● **SOURCE MATERIAL**:
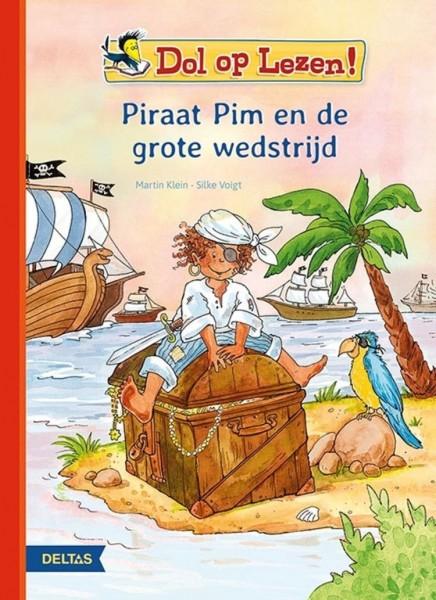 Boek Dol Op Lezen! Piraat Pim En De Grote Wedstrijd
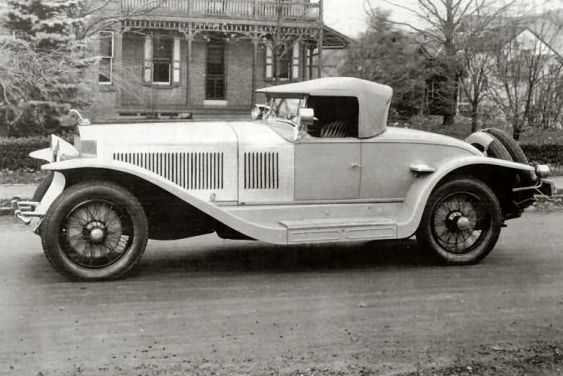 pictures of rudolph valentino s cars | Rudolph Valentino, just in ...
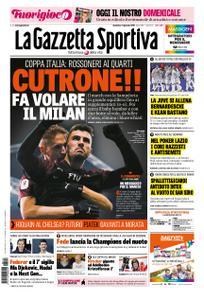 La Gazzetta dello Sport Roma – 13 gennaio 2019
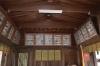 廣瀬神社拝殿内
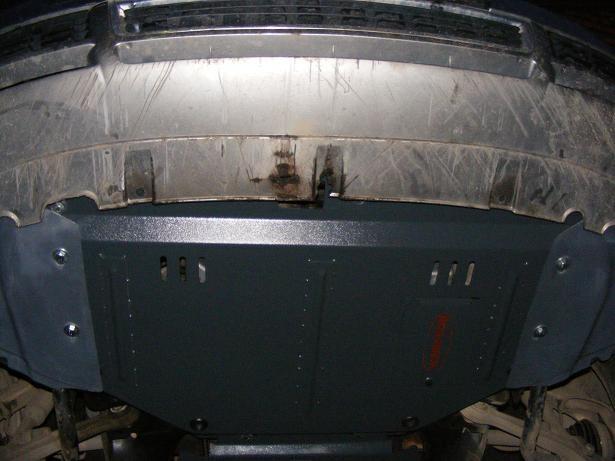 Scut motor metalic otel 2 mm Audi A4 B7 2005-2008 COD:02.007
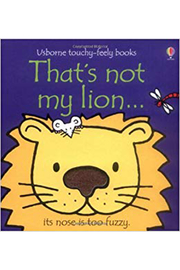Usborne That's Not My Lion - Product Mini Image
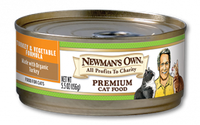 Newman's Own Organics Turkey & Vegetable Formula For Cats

---

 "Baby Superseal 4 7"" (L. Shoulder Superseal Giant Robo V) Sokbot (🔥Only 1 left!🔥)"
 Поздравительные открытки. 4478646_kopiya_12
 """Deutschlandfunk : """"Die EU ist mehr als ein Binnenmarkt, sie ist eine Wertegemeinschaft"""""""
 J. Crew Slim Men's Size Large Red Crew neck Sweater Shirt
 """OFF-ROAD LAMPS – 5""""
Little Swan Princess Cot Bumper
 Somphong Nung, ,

--

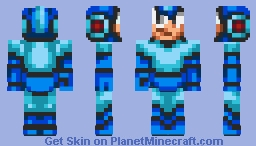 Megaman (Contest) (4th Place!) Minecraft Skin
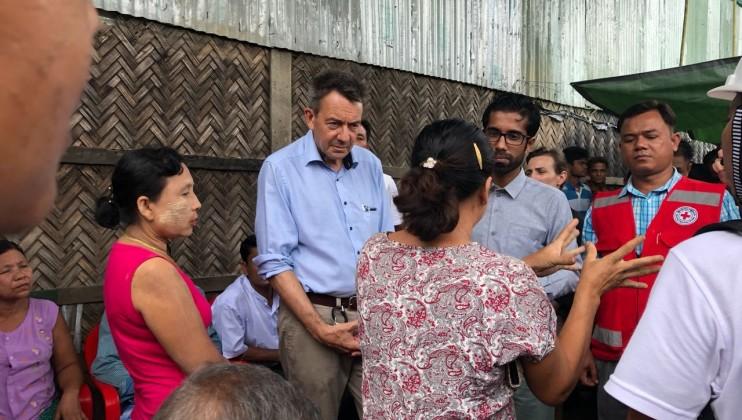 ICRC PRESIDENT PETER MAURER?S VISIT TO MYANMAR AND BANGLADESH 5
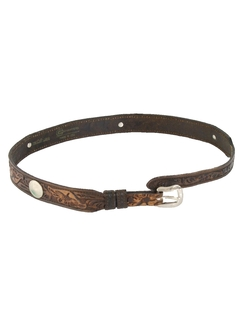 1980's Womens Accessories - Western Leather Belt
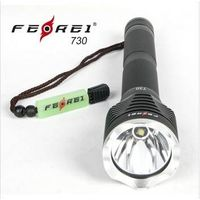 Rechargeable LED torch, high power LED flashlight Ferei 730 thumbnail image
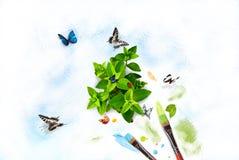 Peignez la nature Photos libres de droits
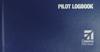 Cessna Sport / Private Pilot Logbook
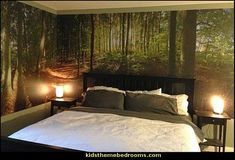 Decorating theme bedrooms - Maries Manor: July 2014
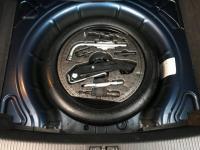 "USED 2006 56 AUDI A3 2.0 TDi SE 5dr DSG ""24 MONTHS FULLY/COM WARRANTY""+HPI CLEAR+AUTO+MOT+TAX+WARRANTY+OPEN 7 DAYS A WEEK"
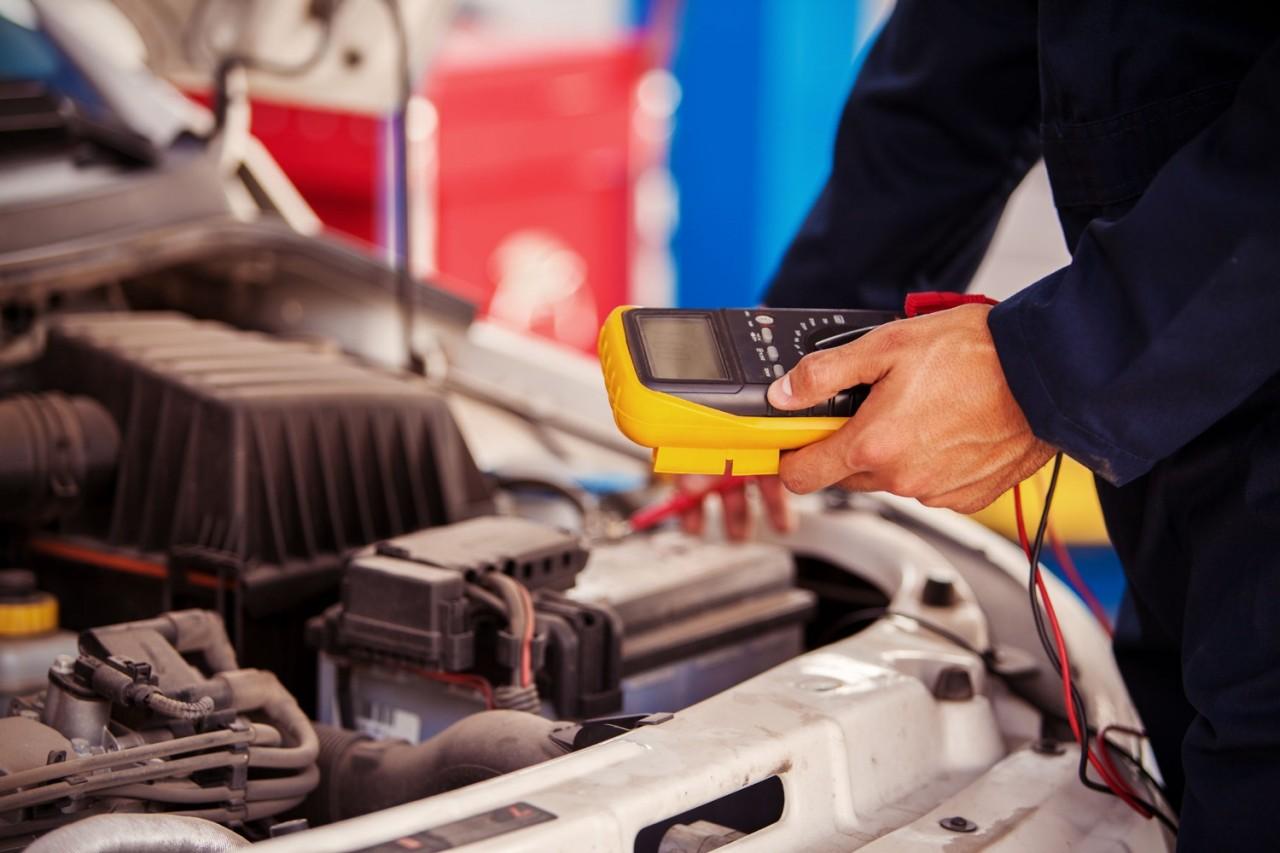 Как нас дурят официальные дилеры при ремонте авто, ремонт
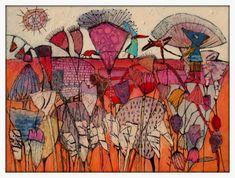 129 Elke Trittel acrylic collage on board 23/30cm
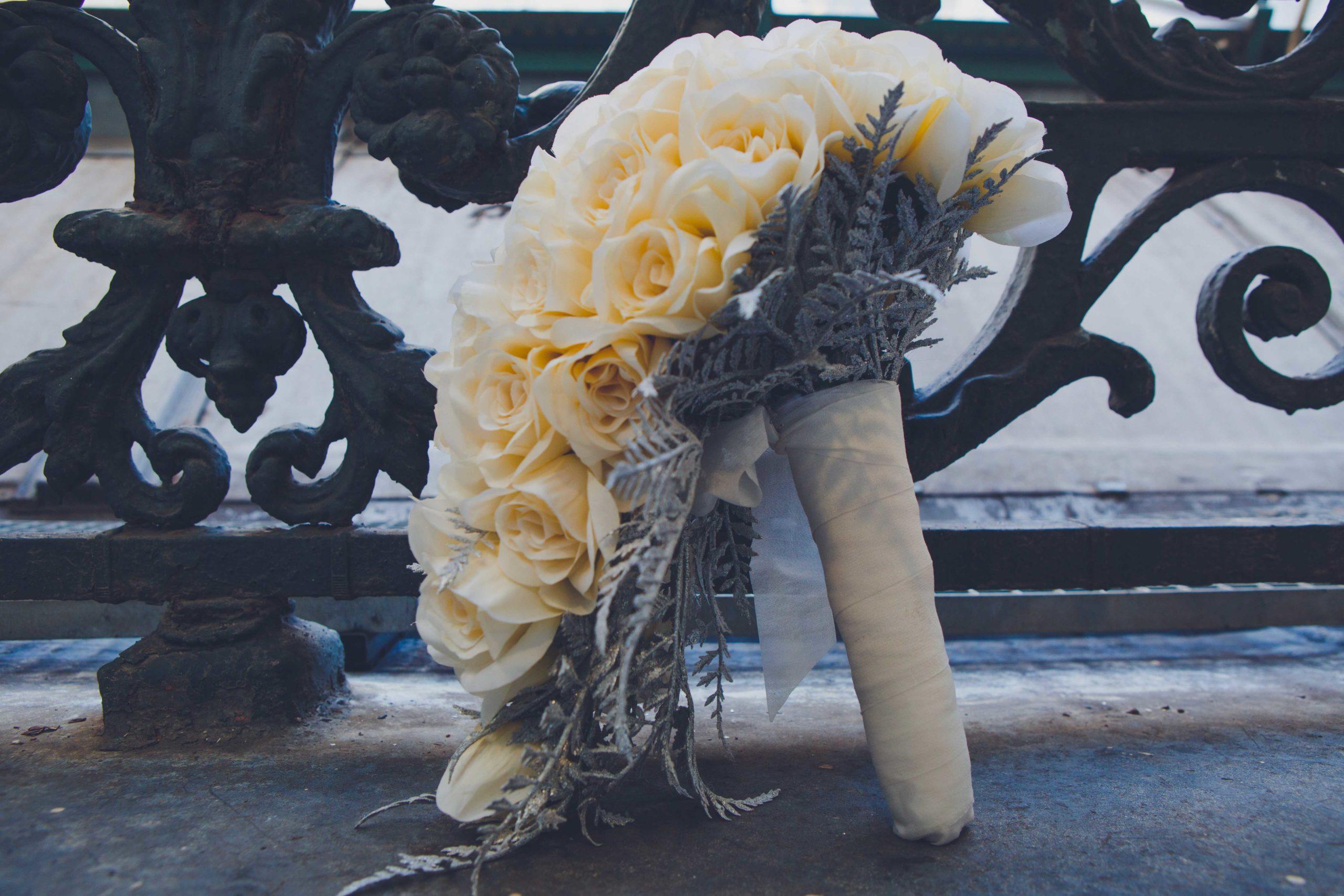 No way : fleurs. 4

● **BRIEF**: Give back exactly the lines above from the one with "Boek Dol Op" through the one with "Newman's Own Organics", both included. Pictures don't belong in the copy.

● **FINISHED TASK**:
 Boek Dol Op Lezen! Piraat Pim En De Grote Wedstrijd
 pictures of rudolph valentino s cars | Rudolph Valentino, just in ...
 La Gazzetta dello Sport Roma – 13 gennaio 2019
 廣瀬神社拝殿内
 Scut motor metalic otel 2 mm Audi A4 B7 2005-2008 COD:02.007
Usborne That's Not My Lion - Product Mini Image
 Newman's Own Organics Turkey & Vegetable Formula For Cats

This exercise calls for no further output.